- [Excerpted text]
“Moving Chains” to Open on Governors Island October 15
Oct 4, 2022 8:23 am
Creative Time, Governors Island Arts, and Times Square Arts are pleased to announce the opening of Moving Chains on Governors Island on October 15, 2022, the second chapter of Charles Gaines’s The American Manifest. The 110-foot kinetic sculpture activated by colossal chains rotating overhead anchors a public art project that addresses the reality of systemic racism in the United States of America through embodied and visual experience, and provides critical historical context on our extraordinary political division today.
Announced in June 2022, Charles Gaines’s The American Manifest is an exhibition of multimedia sculpture, performances, and educational sessions that unfold in three parts across New York City and Cincinnati, Ohio over 2022 – 23. The opening of Moving Chains on Governors Island follows the project’s première in Times Square this July 2022 with Manifestos 4: The Dred and Harriet Scott Decision and Roots. Opening next, Moving Chains will be on view to the public on Governors Island in New York Harbor from October 15, 2022 through June 2023, before it moves to the banks of the Ohio River in Cincinnati.

Questions on scene geometry
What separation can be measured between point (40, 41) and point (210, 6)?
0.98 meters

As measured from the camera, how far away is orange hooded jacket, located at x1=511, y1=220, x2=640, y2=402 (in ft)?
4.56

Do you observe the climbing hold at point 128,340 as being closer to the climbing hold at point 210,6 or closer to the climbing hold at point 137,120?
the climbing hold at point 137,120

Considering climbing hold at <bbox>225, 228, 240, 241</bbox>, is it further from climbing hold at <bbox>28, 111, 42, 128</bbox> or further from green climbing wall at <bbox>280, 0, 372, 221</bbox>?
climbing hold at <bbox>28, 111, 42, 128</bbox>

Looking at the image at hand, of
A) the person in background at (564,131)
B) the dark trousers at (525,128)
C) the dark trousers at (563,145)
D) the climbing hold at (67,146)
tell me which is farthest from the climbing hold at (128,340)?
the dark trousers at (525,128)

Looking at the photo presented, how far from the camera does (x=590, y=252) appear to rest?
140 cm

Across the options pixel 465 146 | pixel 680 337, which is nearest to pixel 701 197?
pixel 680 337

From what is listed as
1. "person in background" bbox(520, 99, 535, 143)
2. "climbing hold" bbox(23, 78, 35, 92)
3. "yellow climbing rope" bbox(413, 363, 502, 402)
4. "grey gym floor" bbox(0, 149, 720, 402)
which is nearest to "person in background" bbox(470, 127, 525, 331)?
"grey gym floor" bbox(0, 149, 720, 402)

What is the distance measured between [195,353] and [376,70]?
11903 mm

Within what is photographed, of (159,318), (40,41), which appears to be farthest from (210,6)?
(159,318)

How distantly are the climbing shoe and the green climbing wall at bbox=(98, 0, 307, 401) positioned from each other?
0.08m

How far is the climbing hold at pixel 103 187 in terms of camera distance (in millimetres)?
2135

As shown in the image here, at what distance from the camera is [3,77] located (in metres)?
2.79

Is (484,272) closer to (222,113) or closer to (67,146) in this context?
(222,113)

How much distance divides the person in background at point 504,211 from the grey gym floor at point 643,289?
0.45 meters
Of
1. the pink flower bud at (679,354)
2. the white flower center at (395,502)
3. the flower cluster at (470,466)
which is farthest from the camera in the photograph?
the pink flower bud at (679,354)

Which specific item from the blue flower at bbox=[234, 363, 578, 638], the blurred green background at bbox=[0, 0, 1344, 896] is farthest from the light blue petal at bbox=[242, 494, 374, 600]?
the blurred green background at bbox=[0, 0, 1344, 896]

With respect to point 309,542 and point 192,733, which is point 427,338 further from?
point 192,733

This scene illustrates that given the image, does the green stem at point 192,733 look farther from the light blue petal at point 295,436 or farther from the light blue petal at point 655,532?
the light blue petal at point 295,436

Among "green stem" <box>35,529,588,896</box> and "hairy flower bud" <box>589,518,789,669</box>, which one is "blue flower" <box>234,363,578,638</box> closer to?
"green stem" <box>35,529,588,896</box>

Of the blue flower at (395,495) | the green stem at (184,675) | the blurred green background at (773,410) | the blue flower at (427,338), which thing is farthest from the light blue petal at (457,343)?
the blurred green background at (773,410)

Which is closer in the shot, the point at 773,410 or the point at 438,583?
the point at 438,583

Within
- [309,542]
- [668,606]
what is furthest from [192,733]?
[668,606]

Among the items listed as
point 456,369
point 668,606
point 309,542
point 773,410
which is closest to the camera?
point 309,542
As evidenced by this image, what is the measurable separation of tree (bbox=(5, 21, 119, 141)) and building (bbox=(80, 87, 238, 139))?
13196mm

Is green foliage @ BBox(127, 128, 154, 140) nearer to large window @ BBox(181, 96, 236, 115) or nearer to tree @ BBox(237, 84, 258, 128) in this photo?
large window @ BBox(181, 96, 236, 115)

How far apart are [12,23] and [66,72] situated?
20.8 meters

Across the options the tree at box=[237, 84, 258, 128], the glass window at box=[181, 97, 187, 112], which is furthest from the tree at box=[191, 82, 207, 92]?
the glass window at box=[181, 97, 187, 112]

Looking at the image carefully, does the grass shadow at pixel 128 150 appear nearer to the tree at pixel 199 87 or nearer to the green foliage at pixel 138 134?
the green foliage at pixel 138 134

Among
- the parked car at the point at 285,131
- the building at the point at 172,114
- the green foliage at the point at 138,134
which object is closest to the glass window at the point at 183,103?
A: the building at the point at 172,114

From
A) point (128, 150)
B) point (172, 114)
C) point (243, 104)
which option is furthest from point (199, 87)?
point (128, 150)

- [To-do list]
a) According to the announcement, where will Moving Chains go after its run on Governors Island ends?
b) Repeat, word for word, the part of the announcement that opens with the words containing "Announced in June" and closes with "River in Cincinnati.".
The items can be left aside.

- [Expected outputs]
a) To the banks of the Ohio River in Cincinnati.

b)
Announced in June 2022, Charles Gaines’s The American Manifest is an exhibition of multimedia sculpture, performances, and educational sessions that unfold in three parts across New York City and Cincinnati, Ohio over 2022 – 23. The opening of Moving Chains on Governors Island follows the project’s première in Times Square this July 2022 with Manifestos 4: The Dred and Harriet Scott Decision and Roots. Opening next, Moving Chains will be on view to the public on Governors Island in New York Harbor from October 15, 2022 through June 2023, before it moves to the banks of the Ohio River in Cincinnati.